Sohan Lal Arya, the petitioner said “It’s a win for the Hindu community. The next hearing is on Sep 22. It’s a foundation stone for the Gyanvapi temple. Appeal to people to maintain peace.”

The Anjuman Intezamia Masjid Committee (AIMC) said a committee of lawyers will study the district court’s judgement and accordingly challenge it in the high court. All-India Muslim Women Personal Law Board (AIMWPLB) president and social activist Shaista Ambar said: “I would like to say that we, as Indians, should not get too caught up and tangled in matters of masjids/mandirs and not let propaganda fuelled by religion sentiments divide us.”

Asaduddin Owaisi, the chief of AIMIM (All India Majlis-e-Ittehadul Muslimeen) said  “I was hoping that the court will nip these issues in the bud.

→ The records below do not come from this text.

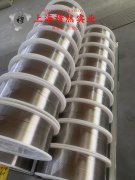 N4镍合金的表面处理工艺介绍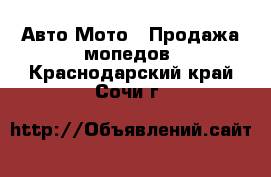 Авто Мото - Продажа мопедов. Краснодарский край,Сочи г.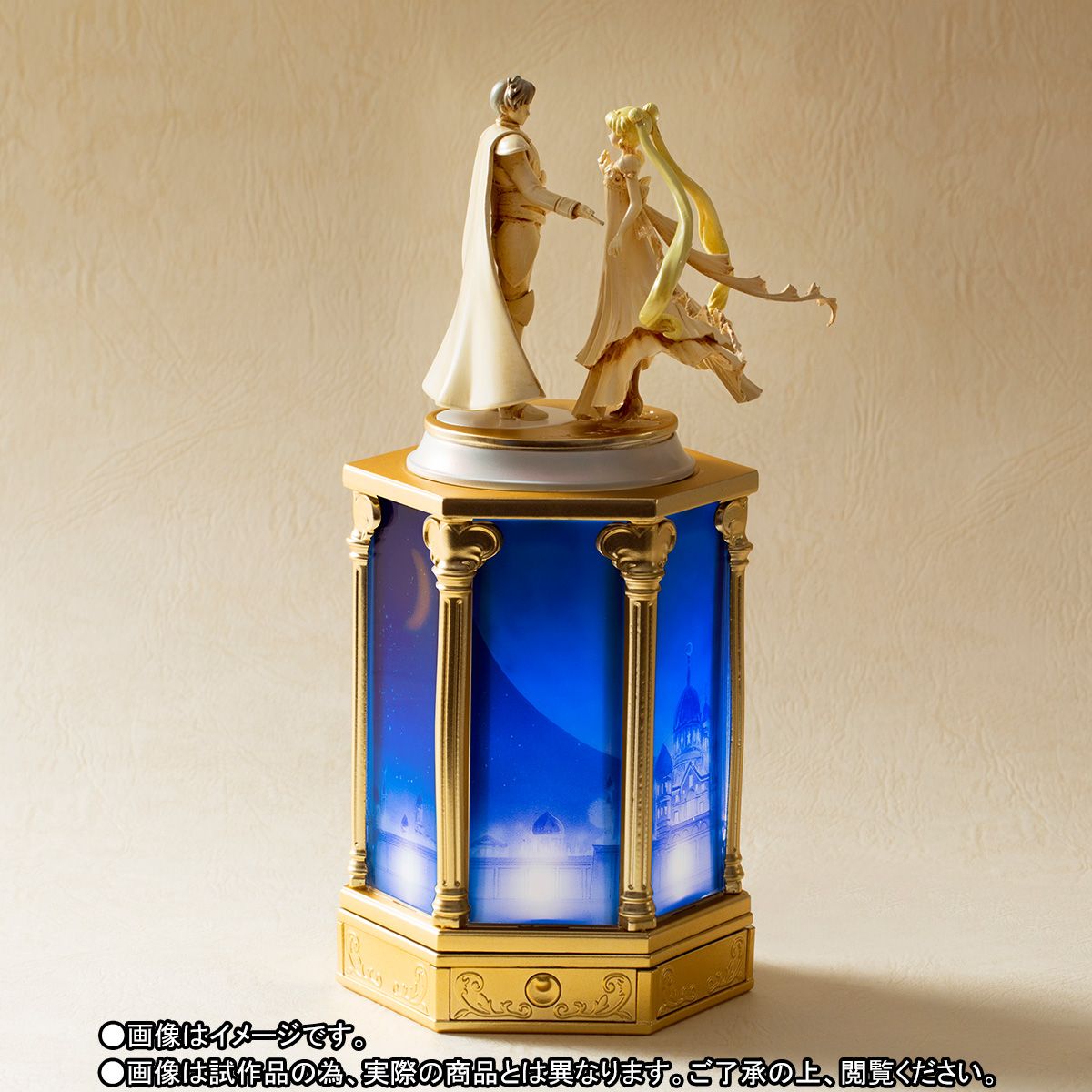 goodie - Tuxedo Mirage Memorial Ornament - Figuarts ZERO Chouette - Bandai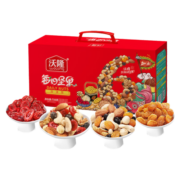沃隆每日坚果混合干果仁750g/28袋加油款礼盒送礼零食大礼包小包坚果 红色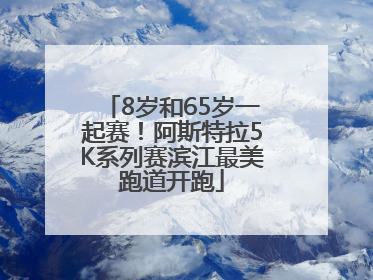 8岁和65岁一起赛！阿斯特拉5K系列赛滨江最美跑道开跑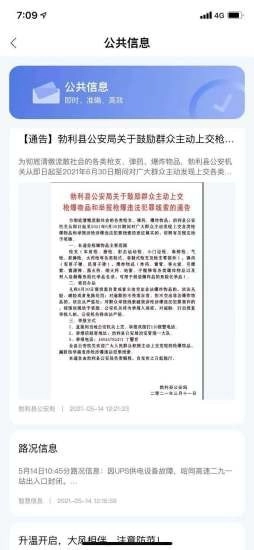 百变悟空免费原版图4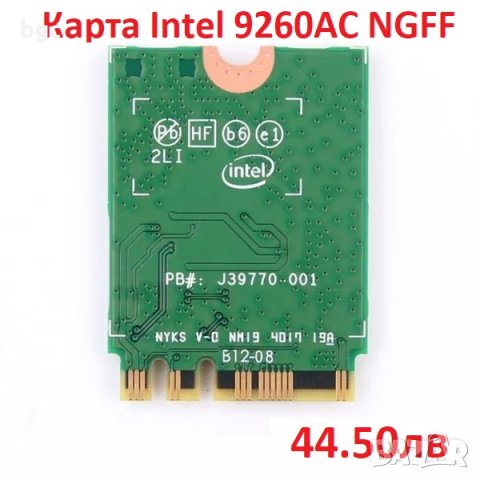 НОВА Wi-Fi Мрежова карта Intel® AC 9260 9265 9260AC 9265AC 9265NGW NGFF 1730Mbps Bluetooth 5.0, снимка 7 - Части за лаптопи - 21126236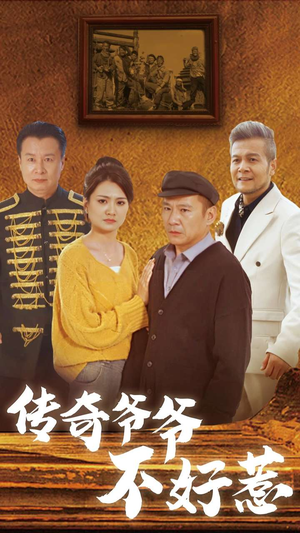 传奇爷爷不好惹(81集) 传奇爷爷不好惹(81集)哪个网站可以看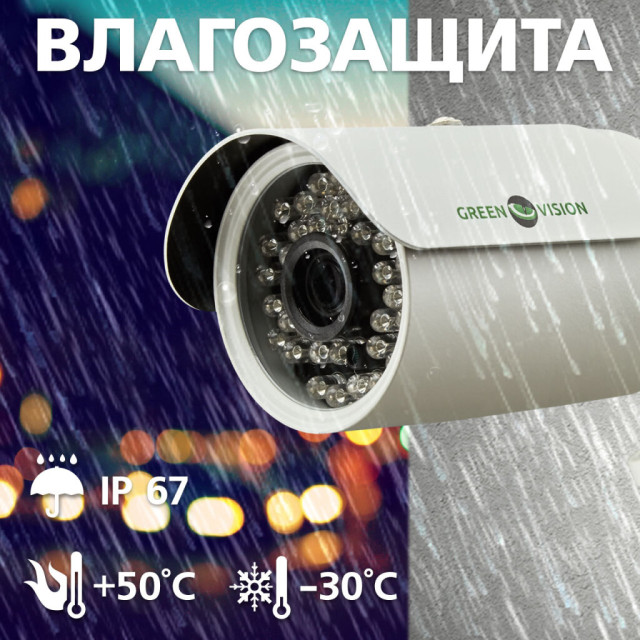 Камера видеонаблюдения уличная IP POE GV-054-IP-G-COS20-30 POE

Now it appears that more such litigations will be coming and this is going the way the Babri Masjid legal issue went. Everyone will say that we have been here before 15 August 1947. Then the aim of the 1991 Places of Religious Worship Act will be defeated. The 1991 Act was made so that such conflicts end. But after today’s order, it seems there will be more litigation on this issue and we will be back to the ’80s and it will create a destabilising effect.” 

The verdict given by the Varanasi court has given hope for justice in other disputed religious buildings cases also.